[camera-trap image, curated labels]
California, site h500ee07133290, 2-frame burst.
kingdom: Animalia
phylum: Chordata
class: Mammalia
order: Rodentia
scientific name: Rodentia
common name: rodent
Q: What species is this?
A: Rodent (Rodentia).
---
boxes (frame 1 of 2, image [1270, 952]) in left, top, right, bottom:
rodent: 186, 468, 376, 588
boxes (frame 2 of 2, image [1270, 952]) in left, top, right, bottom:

Problem:
Word for word, repeat the lines that begin at the one with "California, site h500ee07133290, 2-frame" and continue to the end of the listing above.

Answer to the problem:
California, site h500ee07133290, 2-frame burst.
kingdom: Animalia
phylum: Chordata
class: Mammalia
order: Rodentia
scientific name: Rodentia
common name: rodent
Q: What species is this?
A: Rodent (Rodentia).
---
boxes (frame 1 of 2, image [1270, 952]) in left, top, right, bottom:
rodent: 186, 468, 376, 588
boxes (frame 2 of 2, image [1270, 952]) in left, top, right, bottom:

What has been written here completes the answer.